Dataset entries start

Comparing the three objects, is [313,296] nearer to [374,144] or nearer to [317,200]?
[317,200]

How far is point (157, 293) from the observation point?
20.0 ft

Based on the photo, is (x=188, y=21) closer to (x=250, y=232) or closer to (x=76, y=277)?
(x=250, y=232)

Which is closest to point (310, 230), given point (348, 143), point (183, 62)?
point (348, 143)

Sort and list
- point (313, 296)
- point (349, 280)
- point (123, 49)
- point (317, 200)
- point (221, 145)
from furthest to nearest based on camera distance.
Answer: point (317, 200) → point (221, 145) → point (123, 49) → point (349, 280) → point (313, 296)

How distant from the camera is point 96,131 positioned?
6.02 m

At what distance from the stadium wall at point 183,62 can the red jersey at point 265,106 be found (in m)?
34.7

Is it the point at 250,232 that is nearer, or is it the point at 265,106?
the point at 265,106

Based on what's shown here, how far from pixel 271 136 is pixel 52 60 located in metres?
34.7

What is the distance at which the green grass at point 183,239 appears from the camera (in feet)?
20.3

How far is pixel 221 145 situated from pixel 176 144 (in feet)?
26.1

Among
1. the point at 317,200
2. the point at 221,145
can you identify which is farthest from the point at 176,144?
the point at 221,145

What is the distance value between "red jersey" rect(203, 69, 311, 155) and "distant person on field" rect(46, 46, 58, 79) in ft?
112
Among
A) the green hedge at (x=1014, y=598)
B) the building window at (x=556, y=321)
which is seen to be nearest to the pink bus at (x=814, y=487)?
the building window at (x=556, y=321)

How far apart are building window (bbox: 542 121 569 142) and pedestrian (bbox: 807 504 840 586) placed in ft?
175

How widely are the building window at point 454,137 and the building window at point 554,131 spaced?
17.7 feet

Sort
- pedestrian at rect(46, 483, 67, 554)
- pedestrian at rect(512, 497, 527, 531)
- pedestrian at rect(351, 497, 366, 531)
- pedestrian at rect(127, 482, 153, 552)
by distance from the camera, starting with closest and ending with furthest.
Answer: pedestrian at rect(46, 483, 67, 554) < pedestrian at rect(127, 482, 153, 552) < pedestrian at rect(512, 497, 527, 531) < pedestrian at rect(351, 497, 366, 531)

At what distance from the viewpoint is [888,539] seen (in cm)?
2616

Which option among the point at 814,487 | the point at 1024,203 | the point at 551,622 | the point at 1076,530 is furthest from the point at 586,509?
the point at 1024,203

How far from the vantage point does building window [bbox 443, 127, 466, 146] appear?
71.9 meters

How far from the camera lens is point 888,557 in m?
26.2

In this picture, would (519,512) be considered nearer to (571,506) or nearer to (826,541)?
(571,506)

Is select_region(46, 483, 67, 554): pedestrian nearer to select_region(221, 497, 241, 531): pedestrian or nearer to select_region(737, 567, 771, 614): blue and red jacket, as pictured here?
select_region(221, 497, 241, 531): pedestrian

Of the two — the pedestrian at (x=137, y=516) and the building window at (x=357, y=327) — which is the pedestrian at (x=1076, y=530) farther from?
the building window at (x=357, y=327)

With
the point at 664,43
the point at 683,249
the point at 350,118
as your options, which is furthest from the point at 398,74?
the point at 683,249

Dataset entries end

Arrange the lines as a Markdown table with the columns No. and Line, numbering each row and leaving out blank lines. Begin at the line that contains "Is select_region(46, 483, 67, 554): pedestrian" and stop after the final line above.

- _Final answer_
| No. | Line |
|---|---|
| 1 | Is select_region(46, 483, 67, 554): pedestrian nearer to select_region(221, 497, 241, 531): pedestrian or nearer to select_region(737, 567, 771, 614): blue and red jacket, as pictured here? |
| 2 | select_region(221, 497, 241, 531): pedestrian |
| 3 | Of the two — the pedestrian at (x=137, y=516) and the building window at (x=357, y=327) — which is the pedestrian at (x=1076, y=530) farther from? |
| 4 | the building window at (x=357, y=327) |
| 5 | With |
| 6 | the point at 664,43 |
| 7 | the point at 683,249 |
| 8 | the point at 350,118 |
| 9 | as your options, which is furthest from the point at 398,74? |
| 10 | the point at 683,249 |